*** Extrait de l'article ***

Des sanctions à double tranchant, par Hélène Richard (Le Monde diplomatique, novembre 2022)


Il y a quelques mois, les dirigeants européens voulaient croire que la « guerre économique et financière totale » lancée contre Moscou serait une promenade de santé. « La Russie est un très grand pays et un grand peuple (…) mais c’est à peine plus que le PIB [produit intérieur brut] de l’Espagne », indique le commissaire européen au marché intérieur Thierry Breton sur RTL, le 1er mars, tout en assurant que son « impact sera faible » en Europe. Six mois après la première salve de sanctions occidentales, l’économie russe accuse le coup, mais l’effondrement n’a pas eu lieu. Le Fonds monétaire international (FMI) tablait, en mars, sur une récession de 8,5 %. La Banque mondiale parle désormais d’une chute du PIB de 4 %. À ce rythme, la richesse du pays est loin d’être « divisée par deux », comme l’annonçait le 26 mars dernier, à Varsovie, le président américain Joseph Biden devant un parterre de Polonais.

De son côté, l’Union affronte une inflation à deux chiffres, tirée par des prix de l’énergie stratosphériques. Fin septembre, la France a débloqué l’équivalent du budget de l’éducation nationale pour financer des mesures de soutien au pouvoir d’achat ; Berlin a triplé cette mise avec un plan de sauvegarde de son industrie de 200 milliards d’euros. Pour débloquer une nouvelle enveloppe aux entreprises et ménages touchés par une inflation dépassant 20 %, le Parlement lituanien a accéléré l’adoption du budget de l’année 2023, portant à plus de 6 % du PIB le montant global de ces aides (1). Sans compter les livraisons d’armes et l’aide financière à l’Ukraine, qui, selon le FMI, a besoin de 7 milliards de dollars par mois pour faire tourner son administration.

Sur fond de crise énergétique, des secteurs déjà affectés par les perturbations consécutives à la pandémie (chimie, sidérurgie, production d’engrais ou de papier) tournent au ralenti ou ferment : trop gourmande en énergie, leur rentabilité a basculé dans le négatif. Certains groupes ont annoncé vouloir délocaliser leur production au Vietnam, au Maghreb ou… aux États-Unis. Ces derniers ont augmenté de 63 % leurs livraisons de gaz naturel liquéfié (GNL), vendu au prix fort, à l’Europe et au Royaume-Uni pour remplacer le produit russe (2). Pour délocaliser partiellement leur production, soixante entreprises allemandes, dont Lufthansa, Aldi, Fresenius et Siemens, sont tentées par l’Oklahoma, dont le gouverneur vantait auprès des investisseurs les avantages comparatifs dans les colonnes du quotidien d’affaires Handelsblatt.

*** Extraits de données ***

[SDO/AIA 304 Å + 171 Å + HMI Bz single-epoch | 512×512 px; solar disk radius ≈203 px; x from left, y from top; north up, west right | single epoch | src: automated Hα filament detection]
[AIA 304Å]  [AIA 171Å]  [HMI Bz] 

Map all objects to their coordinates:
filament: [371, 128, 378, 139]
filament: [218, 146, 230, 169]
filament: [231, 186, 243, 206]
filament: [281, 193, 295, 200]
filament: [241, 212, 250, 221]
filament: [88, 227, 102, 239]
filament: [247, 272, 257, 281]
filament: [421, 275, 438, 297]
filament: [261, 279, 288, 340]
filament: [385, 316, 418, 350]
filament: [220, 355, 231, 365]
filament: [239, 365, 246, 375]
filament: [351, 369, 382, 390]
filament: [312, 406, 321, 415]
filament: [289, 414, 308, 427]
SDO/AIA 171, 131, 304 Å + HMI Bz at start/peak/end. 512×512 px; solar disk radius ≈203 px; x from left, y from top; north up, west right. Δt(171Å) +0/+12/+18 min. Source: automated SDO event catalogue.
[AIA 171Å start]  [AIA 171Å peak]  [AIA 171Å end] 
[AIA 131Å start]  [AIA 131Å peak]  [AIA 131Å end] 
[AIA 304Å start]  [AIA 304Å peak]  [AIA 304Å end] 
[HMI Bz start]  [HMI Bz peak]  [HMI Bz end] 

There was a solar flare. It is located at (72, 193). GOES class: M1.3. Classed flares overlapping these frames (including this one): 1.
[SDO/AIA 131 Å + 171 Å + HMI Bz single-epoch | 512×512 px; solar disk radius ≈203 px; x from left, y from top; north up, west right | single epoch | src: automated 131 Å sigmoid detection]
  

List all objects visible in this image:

***

• Objectif:
D'après l'article sur les sanctions contre la Russie, répondez à ces questions :
1. Quelle chute du PIB russe la Banque mondiale annonce-t-elle désormais ?
2. Quel est le montant du plan de sauvegarde de son industrie lancé par Berlin ?
3. De quel pourcentage les États-Unis ont-ils augmenté leurs livraisons de gaz naturel liquéfié à l'Europe et au Royaume-Uni ?
Seul l'article sert de base pour répondre, sans autre source.

• Réponse attendue:
1. Une chute de 4 %.
2. 200 milliards d'euros.
3. 63 %.